Now I will look for free apps. In the Google Play store, free apps are indicated by a 'Price' column (index 7) value of '0', in the Apple store they are indicated by a 'price' column (index 4) value of '0.0'. In the Google Play Store, prices with non-zero values are preceded by a currency character like '$'. However, since all free apps have a price of '0' (a string), I will check for the presence of that string. I am also interested in number of downloads, and how positive the reviews of the app are. In the Apple data, this involves looking at the columns 'rating_count_tot' (that is, total number of ratings), and 'user_rating'. In the Google data, this involves looking at 'Rating' and 'Reviews'. Further information about different columns is in the documentation linked in the introductory paragraph.

In [17]:
print('Before removing non-free items, there were ', len(apple_english), ' Apple apps')
apple_final = []
for app in apple_english:
    price = float(app[4]) #convert the price entries from strings to floats
    if price == 0.0: #if the price of the app is zero
        apple_final.append(app) #add it to the final dataset
print('Afterwards, there are ', len(apple_final), ' Apple apps')
print('\n')
print('Before removing non-free items, there were ', len(google_english), ' Google apps')
google_final = []
for app in google_english:
    price = app[7]
    if price == ('0'):
        google_final.append(app)
print('Afterwards, there are ', len(google_final), ' Google apps')

Before removing non-free items, there were  6183  Apple apps
Afterwards, there are  3222  Apple apps


Before removing non-free items, there were  9615  Google apps
Afterwards, there are  8865  Google apps


## Development strategy

The company proposes a 3-step strategy, to keep development and deployment costs low.

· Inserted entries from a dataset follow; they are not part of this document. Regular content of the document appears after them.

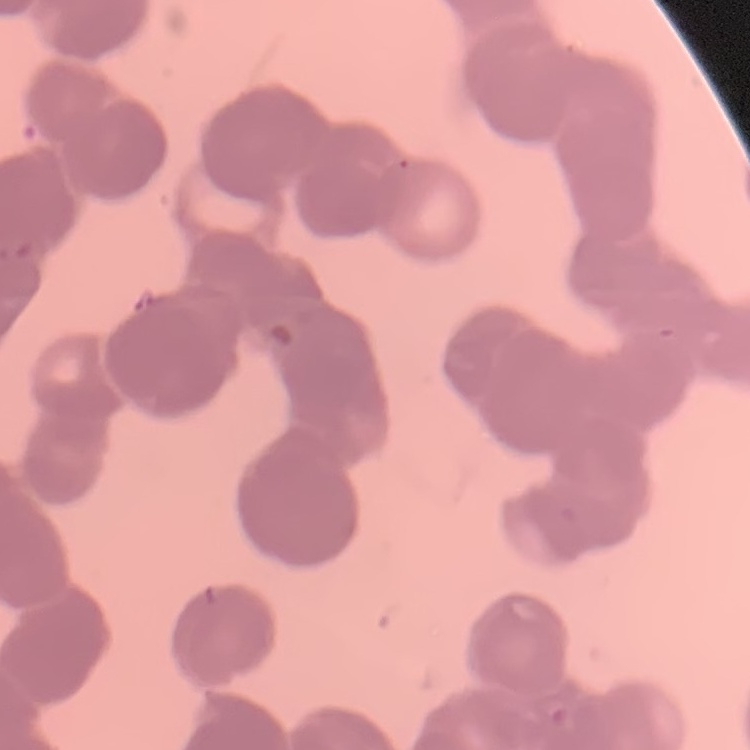

Summary:
  - Red blood cell morphology: rouleaux formation
  - Image type: one tile cut from a larger photomicrograph
  - Preparation: thin peripheral smear
  - Stain: Field's or Giemsa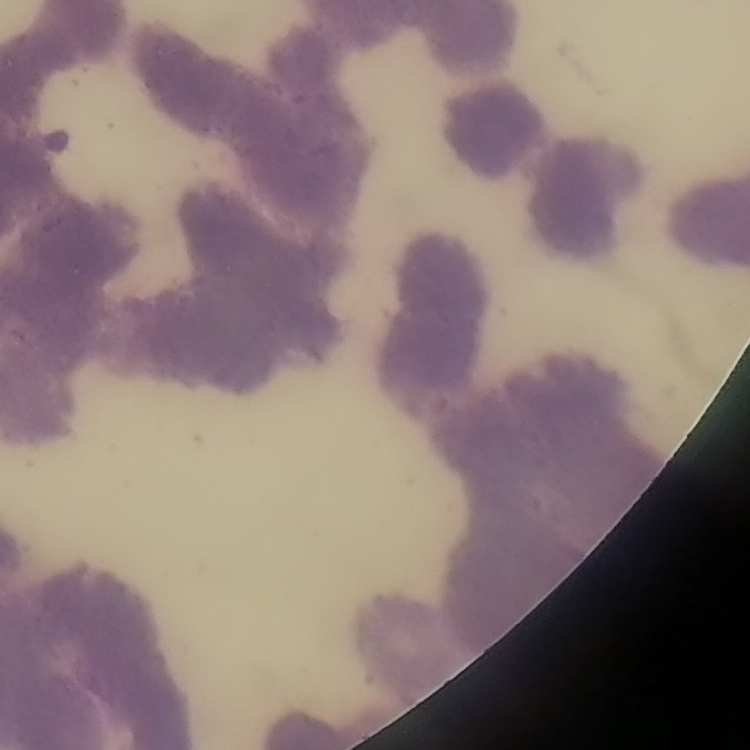

erythrocyte_morphology: rouleaux formation
preparation: thin peripheral smear
image_type: one tile cut from a larger photomicrograph
stain: Field's or Giemsa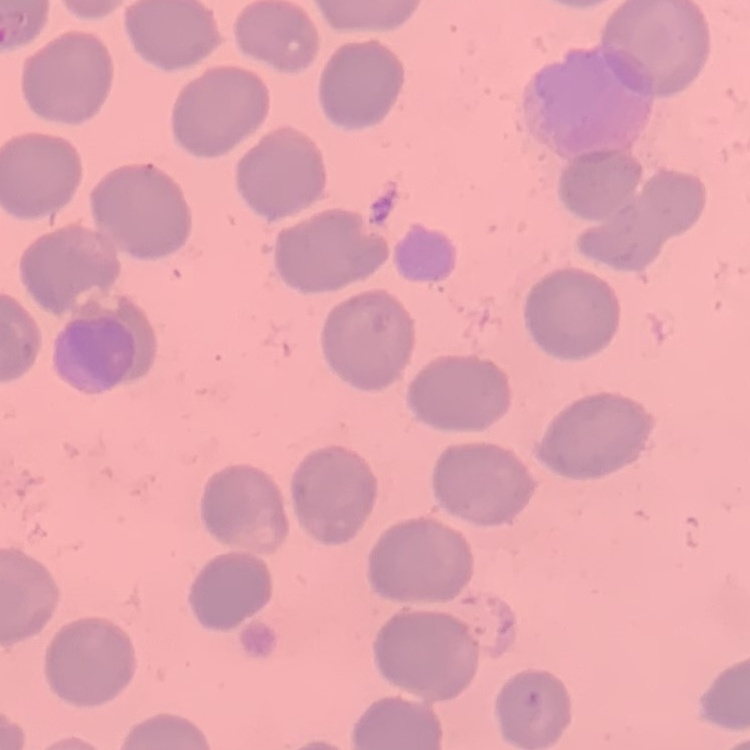

erythrocyte_morphology: no rouleaux formation
preparation: thin blood film
image_type: one tile cut from a larger photomicrograph
stain: Field's or Giemsa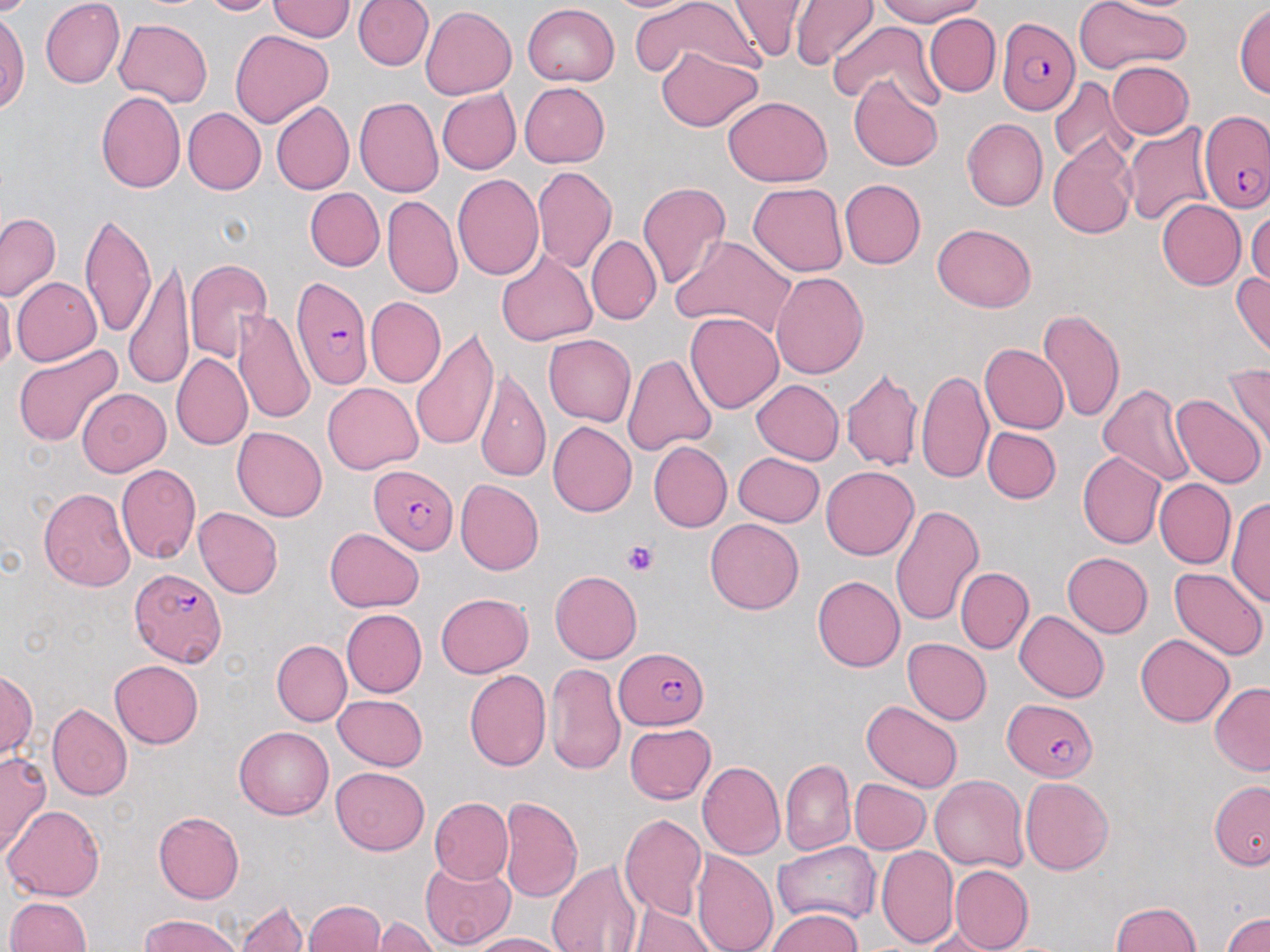
Approximate bounding boxes as (x1, y1, x2, y2) in pixels. Platelet locations: (622, 541, 658, 577). Uninfected red blood cell locations: (41, 0, 125, 89), (201, 0, 282, 16), (352, 0, 432, 71), (604, 0, 707, 14), (629, 0, 765, 81), (725, 0, 806, 62), (874, 0, 986, 25), (1074, 0, 1192, 73), (1091, 0, 1204, 14), (267, 1, 352, 40), (791, 1, 878, 69), (522, 3, 619, 86), (1233, 3, 1270, 98), (421, 6, 517, 99), (0, 9, 30, 113), (924, 14, 1000, 97), (115, 17, 212, 107), (829, 22, 937, 107), (230, 28, 333, 128), (655, 47, 762, 131), (1107, 61, 1194, 139), (849, 75, 943, 172), (1049, 77, 1131, 167), (519, 82, 610, 168), (437, 88, 520, 175), (96, 91, 186, 194), (355, 95, 445, 197), (723, 95, 831, 186), (271, 101, 354, 194), (183, 108, 266, 195), (961, 117, 1047, 211), (1122, 122, 1216, 228), (1048, 136, 1137, 240), (532, 166, 617, 274), (452, 174, 543, 281), (839, 179, 926, 269), (637, 181, 731, 290), (748, 181, 848, 277), (305, 187, 384, 271), (382, 195, 462, 299), (1156, 199, 1246, 290), (1247, 206, 1270, 290), (0, 212, 60, 302), (5, 212, 80, 372), (79, 213, 156, 339), (932, 222, 1036, 311), (673, 235, 799, 342), (587, 236, 661, 324), (495, 251, 599, 345), (123, 257, 194, 392), (183, 259, 273, 361), (1231, 270, 1270, 361), (771, 272, 869, 379), (13, 277, 102, 367), (0, 286, 15, 375), (366, 297, 446, 388), (1038, 308, 1126, 424), (234, 310, 315, 428), (686, 312, 783, 412), (410, 327, 500, 451), (544, 335, 636, 426), (11, 343, 124, 446), (979, 343, 1068, 434), (624, 352, 718, 456), (171, 353, 252, 450), (1224, 364, 1270, 460), (841, 367, 922, 472), (476, 369, 551, 483), (916, 370, 994, 484), (751, 379, 843, 465), (322, 382, 423, 473), (1098, 383, 1199, 487), (77, 389, 170, 476), (1169, 394, 1266, 487), (548, 421, 636, 517), (232, 426, 327, 521), (982, 427, 1061, 503), (648, 441, 732, 533), (1078, 451, 1165, 549), (733, 452, 824, 527), (116, 464, 202, 564), (822, 465, 918, 560), (1154, 478, 1235, 569), (455, 479, 544, 576), (38, 487, 136, 592), (1228, 495, 1269, 608), (891, 505, 983, 627), (193, 507, 283, 598), (705, 518, 804, 614), (324, 528, 424, 611), (1062, 553, 1153, 638), (955, 566, 1034, 653), (1168, 567, 1268, 661), (550, 570, 643, 664), (813, 576, 905, 672), (435, 593, 534, 678), (341, 609, 427, 697), (1015, 610, 1109, 703), (1135, 633, 1234, 726), (902, 638, 992, 725), (271, 640, 352, 727), (109, 659, 203, 749), (546, 662, 626, 776), (0, 669, 36, 762), (464, 669, 551, 771), (1210, 682, 1270, 774), (333, 694, 428, 771), (861, 700, 963, 793), (48, 703, 132, 801), (624, 723, 714, 804), (234, 726, 333, 819), (1, 752, 51, 858), (781, 758, 855, 855), (697, 762, 784, 859), (331, 767, 428, 854), (930, 774, 1028, 871), (1020, 777, 1113, 874), (850, 778, 931, 854), (1209, 781, 1270, 868), (499, 795, 583, 903), (429, 797, 513, 884), (3, 804, 106, 901), (153, 810, 244, 904), (619, 812, 707, 922), (773, 842, 879, 926), (876, 845, 958, 947), (691, 849, 777, 952), (419, 858, 515, 949), (547, 860, 642, 952), (949, 865, 1033, 952), (4, 896, 91, 952), (235, 899, 309, 952), (302, 900, 386, 952), (1109, 902, 1201, 952), (627, 904, 718, 952), (768, 908, 863, 951), (1222, 911, 1270, 952), (138, 913, 245, 952), (367, 917, 440, 951), (919, 928, 1006, 951), (464, 932, 567, 952). Plasmodium falciparum-infected red blood cell locations: (997, 18, 1077, 115), (1200, 110, 1267, 213), (290, 277, 374, 391), (369, 466, 459, 554), (129, 568, 226, 667), (615, 647, 709, 729), (1003, 698, 1098, 781). Slide-level diagnosis: Plasmodium falciparum. Image is 1270×952 pixels. Optical microscopy. May-Grünwald-Giemsa-stained preparation. Thin blood smear. Single field of view. Captured at 1000x magnification.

First, they wish to develop an Android app and release it in the Google Play Store. If it performs well, they will continue to develop and improve the app. If it continues to do well for six months, they will develop a complementary iOS app for the Apple App Store.

With these goals in mind, it's important to find out what kinds of apps tend to do well in both app stores. First, I will look at the datasets again and think about which columns contain the most relevant data for this question.

In [18]:
print(google_header)
print('\n')
explore_data(google_final, 0, 3)

print(apple_header)
print('\n')
explore_data(apple_final, 0, 3)

['App', 'Category', 'Rating', 'Reviews', 'Size', 'Installs', 'Type', 'Price', 'Content Rating', 'Genres', 'Last Updated', 'Current Ver', 'Android Ver']


['Photo Editor & Candy Camera & Grid & ScrapBook', 'ART_AND_DESIGN', '4.1', '159', '19M', '10,000+', 'Free', '0', 'Everyone', 'Art & Design', 'January 7, 2018', '1.0.0', '4.0.3 and up']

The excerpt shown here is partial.